--- REQUIREMENT 1 ---
From the passage on Mike Babcock's arrival in Toronto, echo the portion that begins with the words containing "Some management groups, upon" and ends with "do some analytics work.".
--- REQUIREMENT 2 ---
Name every person mentioned by name in the passage on Mike Babcock's arrival in Toronto.
--- REQUIREMENT 3 ---
According to the passage on Mike Babcock's arrival in Toronto, why would Hiller run the powerplay and do some analytics work?

--- QUOTED PASSAGE ---
Some management groups, upon hiring a new head coach, allow the new HC to bring along an assistant of his choosing and hire the rest by committee, but it’s not yet clear what the agreement or hiring strategy will be for Mike Babcock as he goes about building his staff. It does sound like Babcock will be bringing along Hiller, who, based on his role with the Red Wings last season, would run the powerplay and do some analytics work.

Toronto Maple Leafs president Brendan Shanahan, left, and new head coach Mike Babcock arrive at a press conference in Toronto on Thursday, May 21, 2015. THE CANADIAN PRESS/Darren Calabrese

Was there a hockey game last night?

You’ve got to love how disruptive the Maple Leafs can be.

There was TSN posting a lengthy clip of Mike Babcock’s plane touching down early in the morning. There was members of the media throwing professional decorum by the wayside and applauding some of Babcock’s meatier proclamations (According to Cathal Kelly, someone even let out an overjoyed sob among the gargantuan media corps in attendance). A pair of Sabres writers traveled down the QEW to grill Babcock on lying to their team, as if it was in some way shocking an eminently employable person with plenty of other options chose not to live in Buffalo.

--- Saved entries ---
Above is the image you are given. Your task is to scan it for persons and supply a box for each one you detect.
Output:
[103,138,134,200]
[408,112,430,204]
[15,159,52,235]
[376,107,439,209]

--- SOLUTION 1 ---
Some management groups, upon hiring a new head coach, allow the new HC to bring along an assistant of his choosing and hire the rest by committee, but it’s not yet clear what the agreement or hiring strategy will be for Mike Babcock as he goes about building his staff. It does sound like Babcock will be bringing along Hiller, who, based on his role with the Red Wings last season, would run the powerplay and do some analytics work.

--- SOLUTION 2 ---
Mike Babcock, Hiller, Brendan Shanahan, Darren Calabrese, Cathal Kelly

--- SOLUTION 3 ---
The passage bases this expectation on Hiller's role with the Red Wings last season.